> WHAT THE TASK REQUIRES
Whenever a line in the listing below holds the string "latin", include it in the count. Say how many such lines there are and nothing more.

> DATA SUPPLIED

.....

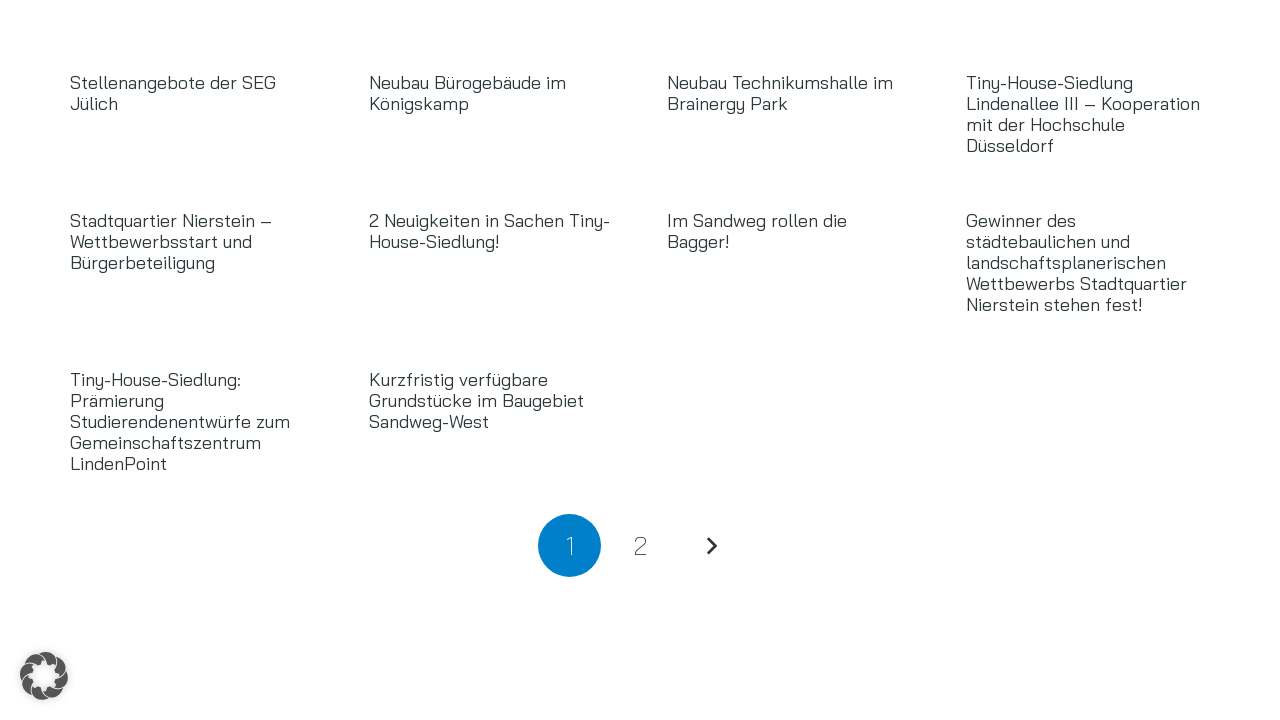

--- FILE ---
content_type: text/css
request_url: https://www.seg-juelich.de/wp-content/uploads/omgf/us-fonts/us-fonts.css?ver=1662826282
body_size: 339
content:
/**
 * Auto Generated by OMGF
 * @author: Daan van den Bergh
 * @url: https://daan.dev
 */

@font-face {
    font-family: 'Bai Jamjuree';
    font-style: normal;
    font-weight: 200;
    font-display: swap;
    src:     url('https://www.seg-juelich.de/wp-content/uploads/omgf/us-fonts/bai-jamjuree-normal-latin-ext-200.woff2') format('woff2');
    unicode-range: U+0100-024F, U+0259, U+1E00-1EFF, U+2020, U+20A0-20AB, U+20AD-20CF, U+2113, U+2C60-2C7F, U+A720-A7FF;
}
@font-face {
    font-family: 'Bai Jamjuree';
    font-style: normal;
    font-weight: 200;
    font-display: swap;
    src:     url('https://www.seg-juelich.de/wp-content/uploads/omgf/us-fonts/bai-jamjuree-normal-latin-200.woff2') format('woff2');
    unicode-range: U+0000-00FF, U+0131, U+0152-0153, U+02BB-02BC, U+02C6, U+02DA, U+02DC, U+2000-206F, U+2074, U+20AC, U+2122, U+2191, U+2193, U+2212, U+2215, U+FEFF, U+FFFD;
}
@font-face {
    font-family: 'Bai Jamjuree';
    font-style: normal;
    font-weight: 300;
    font-display: swap;
    src:     url('https://www.seg-juelich.de/wp-content/uploads/omgf/us-fonts/bai-jamjuree-normal-latin-ext-300.woff2') format('woff2');
    unicode-range: U+0100-024F, U+0259, U+1E00-1EFF, U+2020, U+20A0-20AB, U+20AD-20CF, U+2113, U+2C60-2C7F, U+A720-A7FF;
}
@font-face {
    font-family: 'Bai Jamjuree';
    font-style: normal;
    font-weight: 300;
    font-display: swap;
    src:     url('https://www.seg-juelich.de/wp-content/uploads/omgf/us-fonts/bai-jamjuree-normal-latin-300.woff2') format('woff2');
    unicode-range: U+0000-00FF, U+0131, U+0152-0153, U+02BB-02BC, U+02C6, U+02DA, U+02DC, U+2000-206F, U+2074, U+20AC, U+2122, U+2191, U+2193, U+2212, U+2215, U+FEFF, U+FFFD;
}
@font-face {
    font-family: 'Bai Jamjuree';
    font-style: normal;
    font-weight: 400;
    font-display: swap;
    src:     url('https://www.seg-juelich.de/wp-content/uploads/omgf/us-fonts/bai-jamjuree-normal-latin-ext-400.woff2') format('woff2');
    unicode-range: U+0100-024F, U+0259, U+1E00-1EFF, U+2020, U+20A0-20AB, U+20AD-20CF, U+2113, U+2C60-2C7F, U+A720-A7FF;
}
@font-face {
    font-family: 'Bai Jamjuree';
    font-style: normal;
    font-weight: 400;
    font-display: swap;
    src:     url('https://www.seg-juelich.de/wp-content/uploads/omgf/us-fonts/bai-jamjuree-normal-latin-400.woff2') format('woff2');
    unicode-range: U+0000-00FF, U+0131, U+0152-0153, U+02BB-02BC, U+02C6, U+02DA, U+02DC, U+2000-206F, U+2074, U+20AC, U+2122, U+2191, U+2193, U+2212, U+2215, U+FEFF, U+FFFD;
}
@font-face {
    font-family: 'Bai Jamjuree';
    font-style: normal;
    font-weight: 500;
    font-display: swap;
    src:     url('https://www.seg-juelich.de/wp-content/uploads/omgf/us-fonts/bai-jamjuree-normal-latin-ext-500.woff2') format('woff2');
    unicode-range: U+0100-024F, U+0259, U+1E00-1EFF, U+2020, U+20A0-20AB, U+20AD-20CF, U+2113, U+2C60-2C7F, U+A720-A7FF;
}
@font-face {
    font-family: 'Bai Jamjuree';
    font-style: normal;
    font-weight: 500;
    font-display: swap;
    src:     url('https://www.seg-juelich.de/wp-content/uploads/omgf/us-fonts/bai-jamjuree-normal-latin-500.woff2') format('woff2');
    unicode-range: U+0000-00FF, U+0131, U+0152-0153, U+02BB-02BC, U+02C6, U+02DA, U+02DC, U+2000-206F, U+2074, U+20AC, U+2122, U+2191, U+2193, U+2212, U+2215, U+FEFF, U+FFFD;
}
@font-face {
    font-family: 'Bai Jamjuree';
    font-style: normal;
    font-weight: 600;
    font-display: swap;
    src:     url('https://www.seg-juelich.de/wp-content/uploads/omgf/us-fonts/bai-jamjuree-normal-latin-ext-600.woff2') format('woff2');
    unicode-range: U+0100-024F, U+0259, U+1E00-1EFF, U+2020, U+20A0-20AB, U+20AD-20CF, U+2113, U+2C60-2C7F, U+A720-A7FF;
}
@font-face {
    font-family: 'Bai Jamjuree';
    font-style: normal;
    font-weight: 600;
    font-display: swap;
    src:     url('https://www.seg-juelich.de/wp-content/uploads/omgf/us-fonts/bai-jamjuree-normal-latin-600.woff2') format('woff2');
    unicode-range: U+0000-00FF, U+0131, U+0152-0153, U+02BB-02BC, U+02C6, U+02DA, U+02DC, U+2000-206F, U+2074, U+20AC, U+2122, U+2191, U+2193, U+2212, U+2215, U+FEFF, U+FFFD;
}
@font-face {
    font-family: 'Bai Jamjuree';
    font-style: normal;
    font-weight: 700;
    font-display: swap;
    src:     url('https://www.seg-juelich.de/wp-content/uploads/omgf/us-fonts/bai-jamjuree-normal-latin-ext-700.woff2') format('woff2');
    unicode-range: U+0100-024F, U+0259, U+1E00-1EFF, U+2020, U+20A0-20AB, U+20AD-20CF, U+2113, U+2C60-2C7F, U+A720-A7FF;
}
@font-face {
    font-family: 'Bai Jamjuree';
    font-style: normal;
    font-weight: 700;
    font-display: swap;
    src:     url('https://www.seg-juelich.de/wp-content/uploads/omgf/us-fonts/bai-jamjuree-normal-latin-700.woff2') format('woff2');
    unicode-range: U+0000-00FF, U+0131, U+0152-0153, U+02BB-02BC, U+02C6, U+02DA, U+02DC, U+2000-206F, U+2074, U+20AC, U+2122, U+2191, U+2193, U+2212, U+2215, U+FEFF, U+FFFD;
}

.....

> EXERCISE RESPONSE
12